Acerca dos conceitos de vulnerabilidade e hipossuficiência do consumidor, é correto afirmar que:
- A)são conceitos sinônimos que exprimem a fragilidade do consumidor perante o fornecedor e, em consequência, reclamam proteção ao sujeito mais fraco da relação jurídica;
Errada, porque vulnerabilidade e hipossuficiência não são conceitos sinônimos: a primeira é estrutural e presumida, enquanto a segunda é aferida no caso concreto.
- B)a vulnerabilidade, que deve ser provada em cada caso, é a fragilidade do consumidor perante o fornecedor, decorrente da diferença de poderio técnico, econômico e informacional, ao passo que a hipossuficiência, presumida de modo absoluto pela lei, é critério para a inversão do ônus da prova em favor do consumidor, quando sua dificuldade processual se mostrar exacerbada;
Errada, porque inverte os conceitos: vulnerabilidade não depende de prova em cada caso e hipossuficiência não é presumida de modo absoluto pela lei.
- C)a vulnerabilidade, presumida de modo absoluto pela lei, é a fragilidade do consumidor perante o fornecedor, decorrente da diferença de poderio técnico, econômico e informacional, ao passo que a hipossuficiência, também presumida de modo absoluto pela lei, é critério para a inversão do ônus da prova em favor do consumidor, quando sua dificuldade processual se mostrar exacerbada;
Errada, porque também troca os conceitos e ainda erra ao tratar hipossuficiência como presunção absoluta, quando ela exige análise concreta.
- D)a vulnerabilidade, presumida de modo absoluto pela lei, é a fragilidade do consumidor perante o fornecedor, decorrente da diferença de poderio técnico, econômico e informacional, ao passo que a hipossuficiência, que deve ser evidenciada em cada caso, é critério para a inversão do ônus da prova em favor do consumidor, quando sua dificuldade processual se mostrar exacerbada;
Certa, porque descreve corretamente a vulnerabilidade como presunção legal absoluta e a hipossuficiência como requisito concreto para a inversão do ônus da prova.
- E)a vulnerabilidade, que deve ser provada em cada caso, é a fragilidade do consumidor perante o fornecedor, decorrente da diferença de poderio técnico, econômico e informacional, ao passo que a hipossuficiência, que também depende de prova específica, é critério para a inversão do ônus da prova em favor do consumidor, quando sua dificuldade processual se mostrar exacerbada.

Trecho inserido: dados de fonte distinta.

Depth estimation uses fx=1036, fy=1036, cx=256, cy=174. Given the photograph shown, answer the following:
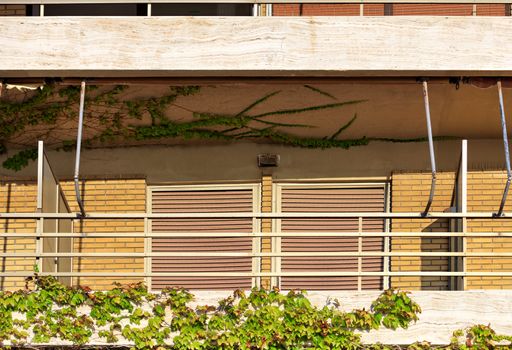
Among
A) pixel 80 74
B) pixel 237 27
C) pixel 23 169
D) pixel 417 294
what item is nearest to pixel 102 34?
pixel 80 74

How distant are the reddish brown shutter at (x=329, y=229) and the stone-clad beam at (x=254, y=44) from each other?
1858 millimetres

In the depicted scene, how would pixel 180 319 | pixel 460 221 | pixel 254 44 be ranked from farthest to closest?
pixel 460 221, pixel 254 44, pixel 180 319

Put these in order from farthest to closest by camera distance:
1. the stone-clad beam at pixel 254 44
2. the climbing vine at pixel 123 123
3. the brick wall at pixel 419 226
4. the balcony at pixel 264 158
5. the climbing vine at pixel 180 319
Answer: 1. the brick wall at pixel 419 226
2. the climbing vine at pixel 123 123
3. the balcony at pixel 264 158
4. the stone-clad beam at pixel 254 44
5. the climbing vine at pixel 180 319

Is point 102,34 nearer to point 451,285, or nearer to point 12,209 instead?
point 12,209

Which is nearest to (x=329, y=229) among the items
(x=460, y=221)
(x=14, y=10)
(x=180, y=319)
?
(x=460, y=221)

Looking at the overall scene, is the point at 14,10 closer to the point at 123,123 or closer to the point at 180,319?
the point at 123,123

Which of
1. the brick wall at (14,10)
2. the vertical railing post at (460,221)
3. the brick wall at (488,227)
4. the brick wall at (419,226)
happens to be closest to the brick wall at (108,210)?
the brick wall at (14,10)

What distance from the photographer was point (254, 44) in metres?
10.0

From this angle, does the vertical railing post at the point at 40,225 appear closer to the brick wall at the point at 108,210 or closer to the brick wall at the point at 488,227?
the brick wall at the point at 108,210

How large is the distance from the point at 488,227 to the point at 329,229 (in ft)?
5.75

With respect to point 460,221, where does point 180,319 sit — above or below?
below

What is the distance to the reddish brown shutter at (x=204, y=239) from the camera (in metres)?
11.4

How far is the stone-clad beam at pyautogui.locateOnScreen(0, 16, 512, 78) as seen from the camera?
10039 mm

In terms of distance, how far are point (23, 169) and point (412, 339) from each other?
474cm
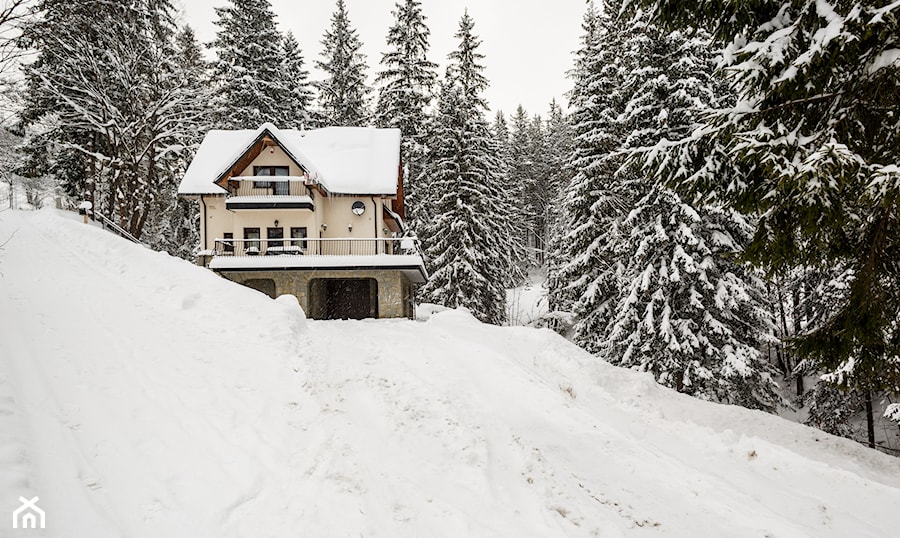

Errada, porque atribui prova específica tanto à vulnerabilidade quanto à hipossuficiência, contrariando a lógica do CDC e a doutrina majoritária.
Gabarito: D
No Direito do Consumidor, vulnerabilidade e hipossuficiência não são sinônimos. A vulnerabilidade é a fragilidade estrutural do consumidor na relação de consumo, reconhecida pelo CDC como um dado do sistema: o consumidor entra em desvantagem técnica, econômica e informacional em relação ao fornecedor. Por isso, a doutrina e a jurisprudência tratam a vulnerabilidade como presunção legal absoluta, isto é, não precisa ser provada em cada caso. Já a hipossuficiência é uma ideia mais concreta e processual. Ela aparece quando, no caso específico, o consumidor demonstra dificuldade real para produzir prova ou enfrentar a parte contrária no processo. Aqui não há presunção absoluta: o juiz analisa a situação concreta, exatamente para aplicar, se for o caso, a inversão do ônus da prova prevista no art. 6º, VIII, do CDC. É por isso que o gabarito é a letra D. Ela acerta ao dizer que a vulnerabilidade é presumida de modo absoluto pela lei e decorre da desigualdade técnica, econômica e informacional. Também acerta ao afirmar que a hipossuficiência deve ser verificada no caso concreto e serve de critério para a inversão do ônus da prova quando a dificuldade probatória do consumidor se mostra relevante. Em prova, pense assim: vulnerabilidade é a regra do sistema; hipossuficiência é a situação prática que pode justificar uma ajuda processual. Se a banca tentar trocar uma pela outra, desconfie - é quase sempre a pegadinha clássica do tema.